**AUFGABE**
Beantworte anhand des Textes zu Lauren Olivers Romanwelt diese Fragen:
(a) Wie viele Namen stehen in dem Brief mit den Ergebnissen von Lenas Evaluation?
(b) Welchen Titel trägt das Buch, das die Regierung herausgibt?
(c) Was geschieht abends mit allen Ungeheilten?

**VORLIEGENDER TEXT**
Wie dem auch sei: Langsam aber unweigerlich entwickelt sich zwischen Lena und Alex eine Liebesbeziehung. Sie kommen sich näher und näher und küssen sich schließlich. Lena merkt, dass Liebe gar keine Krankheit ist, sondern etwas sehr Schönes, das sich zu bewahren lohnt. Sie will für ihre Liebe kämpfen und steht doch auf verlorenem Posten dar. Der Brief mit den Ergebnissen ihrer Evaluation trifft ein, sie hat sehr gut abgeschnitten und kann sich doch nicht darüber freuen. Denn auch vier Namen stehen in dem Brief, die ihr im Grunde nichts sagen. Kurzerhand wählt sie einen davon aus – den Namen ihres zukünftigen Ehemannes. Wohl wissend dass sie diesen Jungen nie heiraten und stattdessen mit Alex in Freiheit leben möchte. Doch im Gegensatz zu ihm gäbe es für Lena keine Freiheit, sie müsste ständig auf der Flucht leben und sich von ihrer Familie trennen und ihrer Freundin Hana Lebewohl sagen. Schafft sie das? Für Alex?

_Gesunde Gedanken_

Lauren Oliver zeichnet eine Welt, in der Liebe auszumerzen ist – eine Krankheit, die letztendlich unweigerlich zum Tod führt. So steht es im Buch „Psst“ geschrieben, das die Regierung herausgibt. Es ist eine Welt, die gezeichnet ist von einer allumfassenden Gehirnwäsche. Jeder Mensch soll daran glauben, dass Liebe eine gefährliche Krankheit ist. Jeder Mensch MUSS daran glauben, denn sonst bräche das komplizierte Konstrukt in sich zusammen. Und doch sieht man an der strengen Kontrolle durch die Regierung, wie wackelig dieses Konstrukt ist. Es gibt Wilde, die außerhalb aller Regeln leben und sich nicht heilen lassen. Sie werden gejagt. Alle Ungeheilten werden abends bei ihren Familien eingesperrt, rigide Kontrollen sorgen für Ordnung und überwachen die Ausgangssperre. Aber auch tagsüber muss jeder sich jederzeit ausweisen können. Jungen und Mädchen gehen strikt getrennt voneinander zur Schule und haben tunlichst jeden Kontakt zu vermeiden. Es sind strenge Regeln, die es nicht ohne Grund gibt, denn würden zu viele Jugendliche merken, wie schön sich Liebe anfühlt, wie glücklich sie einen machen kann, wäre die ganze Ordnung bedroht. Zu viele Menschen würden für ihre Liebe, ihr Glück kämpfen. Und das muss natürlich verhindert werden.

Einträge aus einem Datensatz
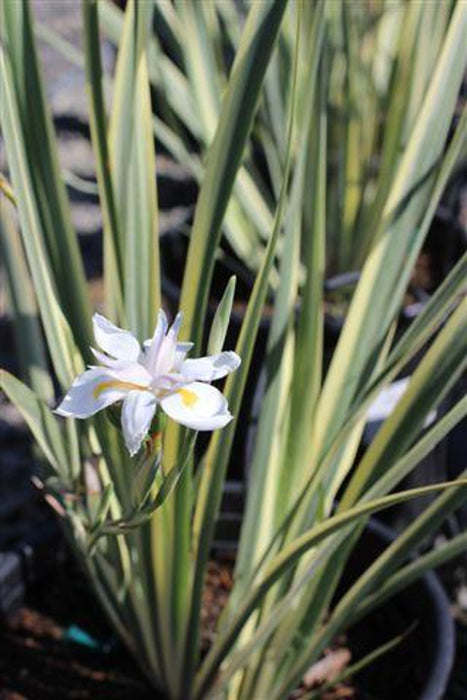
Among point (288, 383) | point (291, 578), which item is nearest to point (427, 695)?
point (291, 578)

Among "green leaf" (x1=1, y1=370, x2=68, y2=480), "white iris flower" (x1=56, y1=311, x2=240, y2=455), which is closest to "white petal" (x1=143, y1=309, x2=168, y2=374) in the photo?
"white iris flower" (x1=56, y1=311, x2=240, y2=455)

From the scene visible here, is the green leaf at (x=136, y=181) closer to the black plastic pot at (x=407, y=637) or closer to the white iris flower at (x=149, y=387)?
the white iris flower at (x=149, y=387)

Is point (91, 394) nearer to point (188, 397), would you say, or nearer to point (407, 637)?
point (188, 397)

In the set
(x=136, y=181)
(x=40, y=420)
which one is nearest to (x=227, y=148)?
A: (x=136, y=181)

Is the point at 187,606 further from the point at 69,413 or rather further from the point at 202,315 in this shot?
the point at 69,413

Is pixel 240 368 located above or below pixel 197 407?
below

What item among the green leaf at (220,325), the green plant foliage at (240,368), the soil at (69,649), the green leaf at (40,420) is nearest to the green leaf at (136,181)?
the green plant foliage at (240,368)

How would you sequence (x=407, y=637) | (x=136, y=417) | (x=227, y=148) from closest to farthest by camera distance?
(x=136, y=417)
(x=227, y=148)
(x=407, y=637)
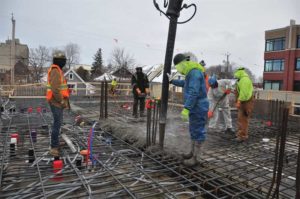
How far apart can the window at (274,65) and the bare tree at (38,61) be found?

**GELÖSTE AUFGABE**
(a) Vier Namen.
(b) „Psst“.
(c) Sie werden bei ihren Familien eingesperrt.